The Lagos State Government approved the development of Gracefield Island in 2016.

Some companies with presence on the Gracefield Island are: Lafarge, Aspin, 9Mobile, Chevron Staff Coop, Zutari of South Africa, Samsson Group of Dubai, and HealthCare Outpost.
The founder and Chief Executive of Gracefield Island is Mr. Olufemi Babalola and Chairman is Dr. Nu'uman Barau Danbatta, OFR, with Architect Ferdinand Agu, OFR, Peter Stephenson OBE, Leke Ojulari and Adetokunbo Adeyemo as directors.

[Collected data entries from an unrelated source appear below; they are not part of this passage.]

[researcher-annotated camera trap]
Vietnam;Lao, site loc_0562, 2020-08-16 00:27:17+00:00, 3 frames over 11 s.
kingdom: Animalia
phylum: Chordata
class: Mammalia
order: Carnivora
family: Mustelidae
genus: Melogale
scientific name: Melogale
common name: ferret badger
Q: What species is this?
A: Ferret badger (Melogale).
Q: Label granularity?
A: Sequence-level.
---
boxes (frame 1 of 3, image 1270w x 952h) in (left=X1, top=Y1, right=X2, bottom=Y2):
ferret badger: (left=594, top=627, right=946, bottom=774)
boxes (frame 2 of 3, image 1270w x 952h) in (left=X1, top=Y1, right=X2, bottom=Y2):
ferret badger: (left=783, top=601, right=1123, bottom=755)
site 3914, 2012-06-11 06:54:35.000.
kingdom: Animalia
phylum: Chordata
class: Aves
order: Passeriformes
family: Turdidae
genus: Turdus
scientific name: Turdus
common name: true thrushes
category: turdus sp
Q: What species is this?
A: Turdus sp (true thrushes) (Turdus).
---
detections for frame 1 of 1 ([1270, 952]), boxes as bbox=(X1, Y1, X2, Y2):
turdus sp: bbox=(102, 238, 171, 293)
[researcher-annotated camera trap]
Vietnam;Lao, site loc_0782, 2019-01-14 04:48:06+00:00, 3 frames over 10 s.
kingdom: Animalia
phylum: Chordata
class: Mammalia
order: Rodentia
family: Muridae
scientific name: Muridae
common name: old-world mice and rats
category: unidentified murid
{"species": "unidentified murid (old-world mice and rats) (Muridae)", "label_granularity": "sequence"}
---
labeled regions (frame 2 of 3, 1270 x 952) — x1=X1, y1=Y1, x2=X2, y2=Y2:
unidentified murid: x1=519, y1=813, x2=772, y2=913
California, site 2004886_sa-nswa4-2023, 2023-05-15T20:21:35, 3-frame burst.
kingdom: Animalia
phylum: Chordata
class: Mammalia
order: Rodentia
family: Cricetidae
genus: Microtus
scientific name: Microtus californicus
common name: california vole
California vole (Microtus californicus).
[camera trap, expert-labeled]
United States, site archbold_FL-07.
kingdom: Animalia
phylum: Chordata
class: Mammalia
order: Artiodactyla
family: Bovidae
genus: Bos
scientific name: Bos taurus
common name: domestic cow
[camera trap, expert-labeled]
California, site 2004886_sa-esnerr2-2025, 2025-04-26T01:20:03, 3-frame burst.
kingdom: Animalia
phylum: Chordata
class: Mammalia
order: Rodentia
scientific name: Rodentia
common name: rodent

== Development Milestones ==

In 2016, it was reported that Van_Oord, a marine engineering company, was working on land reclamation aspect of the project had reclaimed around 30 ha of land at a finished height of 1.8 m. By 2017, the city developers unveiled its nearly completed site office buildings.

== Infrastructure ==

The island will be a green city with integrated public charging points for electric vehicles, dedicated cycle lanes, and pedestrian pavements to encourage cycling and walking as standard means of movement.

Companies with presence on the Gracefield Island include Lafarge, 9Mobile, and HealthCare Outpost. 9Mobile is the exclusive provider of Fibre telecommunications service on the island.